■ **Brief**
Return exactly the lines below, starting with the one that has "New Zealand, site" and going on through the one that has "genus: Lepus".

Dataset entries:
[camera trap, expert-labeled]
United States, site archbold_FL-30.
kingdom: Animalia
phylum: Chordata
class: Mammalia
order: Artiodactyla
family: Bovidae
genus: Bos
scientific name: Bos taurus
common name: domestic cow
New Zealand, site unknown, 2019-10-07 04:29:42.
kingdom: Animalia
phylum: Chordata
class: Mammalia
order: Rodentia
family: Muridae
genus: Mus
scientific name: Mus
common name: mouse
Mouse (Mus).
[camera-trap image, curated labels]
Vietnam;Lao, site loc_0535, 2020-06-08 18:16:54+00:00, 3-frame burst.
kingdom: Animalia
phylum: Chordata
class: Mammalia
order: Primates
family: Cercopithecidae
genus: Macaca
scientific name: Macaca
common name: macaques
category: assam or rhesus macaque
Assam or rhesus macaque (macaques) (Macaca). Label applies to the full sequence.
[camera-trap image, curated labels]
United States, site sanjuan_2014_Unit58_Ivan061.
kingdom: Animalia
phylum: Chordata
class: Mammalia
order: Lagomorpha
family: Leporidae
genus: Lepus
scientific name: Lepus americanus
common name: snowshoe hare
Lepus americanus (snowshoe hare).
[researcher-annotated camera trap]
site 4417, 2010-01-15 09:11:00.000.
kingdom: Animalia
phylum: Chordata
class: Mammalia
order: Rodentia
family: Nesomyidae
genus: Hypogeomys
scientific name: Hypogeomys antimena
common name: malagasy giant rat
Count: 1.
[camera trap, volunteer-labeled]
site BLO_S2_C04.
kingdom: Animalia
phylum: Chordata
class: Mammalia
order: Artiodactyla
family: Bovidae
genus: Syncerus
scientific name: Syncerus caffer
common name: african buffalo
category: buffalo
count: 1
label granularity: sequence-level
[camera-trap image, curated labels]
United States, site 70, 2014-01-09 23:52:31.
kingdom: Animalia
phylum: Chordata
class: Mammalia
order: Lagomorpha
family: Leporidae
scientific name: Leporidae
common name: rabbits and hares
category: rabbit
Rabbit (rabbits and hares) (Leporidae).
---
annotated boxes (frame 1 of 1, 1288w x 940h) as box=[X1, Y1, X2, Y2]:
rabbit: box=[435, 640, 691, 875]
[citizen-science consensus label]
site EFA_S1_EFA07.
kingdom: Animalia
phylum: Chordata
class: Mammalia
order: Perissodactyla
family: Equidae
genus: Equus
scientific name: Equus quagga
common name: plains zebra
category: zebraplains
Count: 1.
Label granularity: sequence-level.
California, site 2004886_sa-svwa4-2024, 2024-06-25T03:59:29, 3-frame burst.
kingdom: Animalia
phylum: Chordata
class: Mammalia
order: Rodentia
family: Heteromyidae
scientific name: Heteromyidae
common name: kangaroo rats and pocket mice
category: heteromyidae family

■ **Task result**
New Zealand, site unknown, 2019-10-07 04:29:42.
kingdom: Animalia
phylum: Chordata
class: Mammalia
order: Rodentia
family: Muridae
genus: Mus
scientific name: Mus
common name: mouse
Mouse (Mus).
[camera-trap image, curated labels]
Vietnam;Lao, site loc_0535, 2020-06-08 18:16:54+00:00, 3-frame burst.
kingdom: Animalia
phylum: Chordata
class: Mammalia
order: Primates
family: Cercopithecidae
genus: Macaca
scientific name: Macaca
common name: macaques
category: assam or rhesus macaque
Assam or rhesus macaque (macaques) (Macaca). Label applies to the full sequence.
[camera-trap image, curated labels]
United States, site sanjuan_2014_Unit58_Ivan061.
kingdom: Animalia
phylum: Chordata
class: Mammalia
order: Lagomorpha
family: Leporidae
genus: Lepus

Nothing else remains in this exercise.